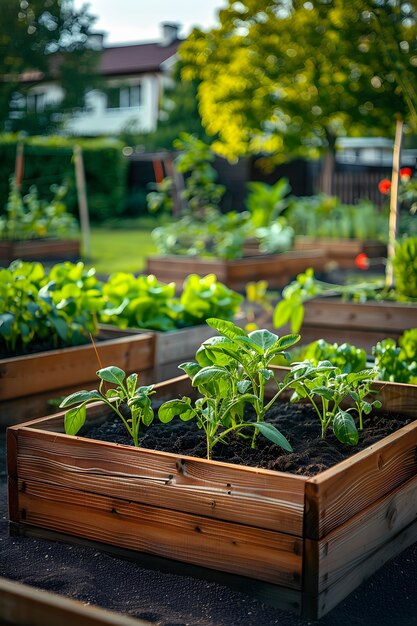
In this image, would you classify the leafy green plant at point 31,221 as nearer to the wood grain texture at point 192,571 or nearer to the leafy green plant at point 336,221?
the leafy green plant at point 336,221

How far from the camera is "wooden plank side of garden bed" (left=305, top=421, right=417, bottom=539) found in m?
2.46

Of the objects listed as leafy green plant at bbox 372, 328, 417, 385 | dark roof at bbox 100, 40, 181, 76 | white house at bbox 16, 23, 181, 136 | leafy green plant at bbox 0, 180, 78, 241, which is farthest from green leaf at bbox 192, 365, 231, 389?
dark roof at bbox 100, 40, 181, 76

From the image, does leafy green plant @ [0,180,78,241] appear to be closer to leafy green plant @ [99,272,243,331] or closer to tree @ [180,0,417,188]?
tree @ [180,0,417,188]

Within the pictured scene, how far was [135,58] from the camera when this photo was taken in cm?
3759

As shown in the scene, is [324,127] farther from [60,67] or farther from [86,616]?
[60,67]

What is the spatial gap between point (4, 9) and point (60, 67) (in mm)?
2856

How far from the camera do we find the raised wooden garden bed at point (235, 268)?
8.94m

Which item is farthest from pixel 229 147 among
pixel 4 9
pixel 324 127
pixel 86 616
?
pixel 4 9

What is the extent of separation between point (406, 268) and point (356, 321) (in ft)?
1.60

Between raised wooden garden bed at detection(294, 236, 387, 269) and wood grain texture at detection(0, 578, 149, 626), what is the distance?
34.1 feet

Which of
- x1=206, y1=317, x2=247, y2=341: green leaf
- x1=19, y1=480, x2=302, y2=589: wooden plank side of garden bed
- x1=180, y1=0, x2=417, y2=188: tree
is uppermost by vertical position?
x1=180, y1=0, x2=417, y2=188: tree

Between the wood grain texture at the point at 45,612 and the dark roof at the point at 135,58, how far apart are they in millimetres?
34609

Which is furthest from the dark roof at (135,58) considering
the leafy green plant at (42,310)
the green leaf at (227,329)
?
the green leaf at (227,329)

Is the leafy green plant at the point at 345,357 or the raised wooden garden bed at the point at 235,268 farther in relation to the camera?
the raised wooden garden bed at the point at 235,268
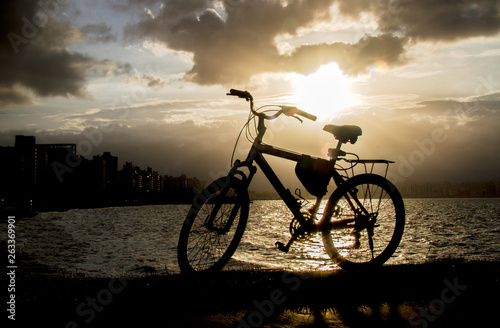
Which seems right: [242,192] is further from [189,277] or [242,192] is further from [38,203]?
[38,203]

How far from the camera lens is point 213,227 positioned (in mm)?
4887

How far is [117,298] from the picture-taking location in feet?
14.3

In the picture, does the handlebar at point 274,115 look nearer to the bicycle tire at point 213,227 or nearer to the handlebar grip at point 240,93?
the handlebar grip at point 240,93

# Aim of the task:
Present the part of the records that opens with the line containing "What is the extent" and closes at the end of the records as a Markdown table with the columns Row and Line, assigning each line a row number. Omit blank lines and the pictures.

# Task response:
| Row | Line |
|---|---|
| 1 | What is the extent of separation between point (406, 268) and point (356, 321) (in ft)? |
| 2 | 1.60 |
| 3 | Between raised wooden garden bed at detection(294, 236, 387, 269) and wood grain texture at detection(0, 578, 149, 626), what is the distance? |
| 4 | 34.1 feet |
| 5 | Which of |
| 6 | - x1=206, y1=317, x2=247, y2=341: green leaf |
| 7 | - x1=19, y1=480, x2=302, y2=589: wooden plank side of garden bed |
| 8 | - x1=180, y1=0, x2=417, y2=188: tree |
| 9 | is uppermost by vertical position? |
| 10 | x1=180, y1=0, x2=417, y2=188: tree |
| 11 | Between the wood grain texture at the point at 45,612 and the dark roof at the point at 135,58, how far apart are they in millimetres? |
| 12 | 34609 |
| 13 | Which is furthest from the dark roof at (135,58) considering |
| 14 | the leafy green plant at (42,310) |
| 15 | the green leaf at (227,329) |
| 16 | ? |
| 17 | the green leaf at (227,329) |
| 18 | Is the leafy green plant at the point at 345,357 or the raised wooden garden bed at the point at 235,268 farther in relation to the camera? |
| 19 | the raised wooden garden bed at the point at 235,268 |
| 20 | Which seems right: [242,192] is further from [189,277] or [242,192] is further from [38,203]? |
| 21 | [38,203] |
| 22 | How far from the camera lens is point 213,227 positioned (in mm)? |
| 23 | 4887 |
| 24 | How far is [117,298] from the picture-taking location in feet? |
| 25 | 14.3 |
| 26 | In the picture, does the handlebar at point 274,115 look nearer to the bicycle tire at point 213,227 or nearer to the handlebar grip at point 240,93? |
| 27 | the handlebar grip at point 240,93 |